Spanish 10-year government bonds rose for a second day as global stocks advanced, underpinning investor demand for higher-yielding assets.

Germany’s 10-year bund rates increased to a 10-week high as European stocks rose for a second day, damping demand for the euro area’s safest assets. Italy sold 2.5 billion euros ($3.23 billion) of zero-coupon notes maturing in 2014 at a record-low yield. Dutch 10-year government bond yields climbed to the highest level in two months as the Netherlands auctioned 2.32 billion euros of the securities at a debt sale.

“The rise in Spanish bonds fits into the hunt-for-yield environment,” said Rainer Guntermann, a rates strategist at Commerzbank AG in Frankfurt. “The yield-spread compression between peripherals and bunds should continue. Funding progress looks a little more favorable for Italy than Spain.”

Spain’s 10-year bond yields dropped six basis points, or 0.06 percentage point, to 4.27 percent at 3:06 p.m. London time. The 5.4 percent bond maturing in January 2023 rose 0.525, or 5.25 euros per 1,000-euro face amount, to 108.79.

The yield difference, or spread, between Spanish 10-year yields and their German equivalents narrowed nine basis points to 278 basis points.

Nonresident holdings of Spanish bonds rose to 38.4 percent in April from 37.2 percent in March, according to a report on the Treasury’s website today.
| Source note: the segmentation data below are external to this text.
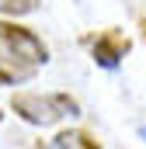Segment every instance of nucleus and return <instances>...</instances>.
<instances>
[{
  "label": "nucleus",
  "instance_id": "f257e3e1",
  "mask_svg": "<svg viewBox=\"0 0 146 149\" xmlns=\"http://www.w3.org/2000/svg\"><path fill=\"white\" fill-rule=\"evenodd\" d=\"M11 108L21 121L38 125V128H49V125H59L66 118L80 114V104L73 101L70 94H35V90H25V94H14L11 97Z\"/></svg>",
  "mask_w": 146,
  "mask_h": 149
},
{
  "label": "nucleus",
  "instance_id": "f03ea898",
  "mask_svg": "<svg viewBox=\"0 0 146 149\" xmlns=\"http://www.w3.org/2000/svg\"><path fill=\"white\" fill-rule=\"evenodd\" d=\"M0 59H11L25 70H38L49 63V49L35 31L21 28L14 21H0Z\"/></svg>",
  "mask_w": 146,
  "mask_h": 149
},
{
  "label": "nucleus",
  "instance_id": "7ed1b4c3",
  "mask_svg": "<svg viewBox=\"0 0 146 149\" xmlns=\"http://www.w3.org/2000/svg\"><path fill=\"white\" fill-rule=\"evenodd\" d=\"M129 49H132V42L129 35H122V31H98V35L91 38V56H94V63L98 66H105V70H115L125 56H129Z\"/></svg>",
  "mask_w": 146,
  "mask_h": 149
},
{
  "label": "nucleus",
  "instance_id": "20e7f679",
  "mask_svg": "<svg viewBox=\"0 0 146 149\" xmlns=\"http://www.w3.org/2000/svg\"><path fill=\"white\" fill-rule=\"evenodd\" d=\"M56 149H101V142L84 128H66L56 135Z\"/></svg>",
  "mask_w": 146,
  "mask_h": 149
},
{
  "label": "nucleus",
  "instance_id": "39448f33",
  "mask_svg": "<svg viewBox=\"0 0 146 149\" xmlns=\"http://www.w3.org/2000/svg\"><path fill=\"white\" fill-rule=\"evenodd\" d=\"M35 70H25V66H18V63H11V59H0V87H7V83H25V80H32Z\"/></svg>",
  "mask_w": 146,
  "mask_h": 149
},
{
  "label": "nucleus",
  "instance_id": "423d86ee",
  "mask_svg": "<svg viewBox=\"0 0 146 149\" xmlns=\"http://www.w3.org/2000/svg\"><path fill=\"white\" fill-rule=\"evenodd\" d=\"M38 0H0V14H32Z\"/></svg>",
  "mask_w": 146,
  "mask_h": 149
},
{
  "label": "nucleus",
  "instance_id": "0eeeda50",
  "mask_svg": "<svg viewBox=\"0 0 146 149\" xmlns=\"http://www.w3.org/2000/svg\"><path fill=\"white\" fill-rule=\"evenodd\" d=\"M143 35H146V21H143Z\"/></svg>",
  "mask_w": 146,
  "mask_h": 149
}]
</instances>
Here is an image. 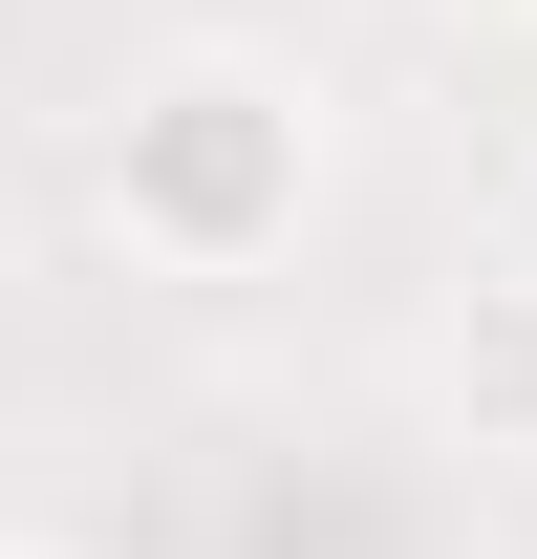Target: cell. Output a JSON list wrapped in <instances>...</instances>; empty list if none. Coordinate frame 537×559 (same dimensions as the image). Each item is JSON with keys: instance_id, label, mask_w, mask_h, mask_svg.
I'll list each match as a JSON object with an SVG mask.
<instances>
[{"instance_id": "cell-1", "label": "cell", "mask_w": 537, "mask_h": 559, "mask_svg": "<svg viewBox=\"0 0 537 559\" xmlns=\"http://www.w3.org/2000/svg\"><path fill=\"white\" fill-rule=\"evenodd\" d=\"M301 215H323V108L279 66L194 44V66H151L130 108H108V237H130L151 280H259Z\"/></svg>"}, {"instance_id": "cell-2", "label": "cell", "mask_w": 537, "mask_h": 559, "mask_svg": "<svg viewBox=\"0 0 537 559\" xmlns=\"http://www.w3.org/2000/svg\"><path fill=\"white\" fill-rule=\"evenodd\" d=\"M430 409H452V452H537V259H473V280H452Z\"/></svg>"}, {"instance_id": "cell-3", "label": "cell", "mask_w": 537, "mask_h": 559, "mask_svg": "<svg viewBox=\"0 0 537 559\" xmlns=\"http://www.w3.org/2000/svg\"><path fill=\"white\" fill-rule=\"evenodd\" d=\"M516 22H537V0H516Z\"/></svg>"}]
</instances>
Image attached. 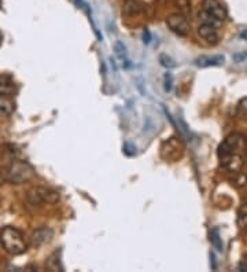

Domestic banks’ holdings declined to 30.6 percent from 32.9 percent.

The European Commission will decide tomorrow whether to grant Spain until 2016 to bring its deficit back within the European Union limit of 3 percent of gross domestic product. Its verdict is due as data this week including mortgage lending, gross domestic product and inflation may underline that the construction slump that triggered the nation’s economic crisis in 2008 is far from over.

Italy sold zero-coupon notes maturing in December 2014 at a record-low yield of 1.113 percent, down from 1.167 percent at the previous auction on April 24. Investors bid for 1.57 times the amount allotted, compared with 1.66 times last month.

The Rome-based Treasury also sold 987 million euros of inflation-linked bonds due in 2018 at 1.83 percent.

Italy’s 10-year bond yield dropped four basis points to 4.01 percent.

Yields on benchmark German 10-year bunds rose three basis points to 1.49 percent, the most since March 14. The Stoxx Europe 600 Index of shares rose for a second day, gaining 1.6 percent, while the Standard & Poor’s 500 index gained 1.4 percent.

Spain’s government bonds handed investors a loss of 1.1 percent this month through yesterday, according to indexes compiled by Bloomberg and the European Federation of Financial Analysts Societies. German securities dropped 1.2 percent and Italian bonds declined 0.3 percent.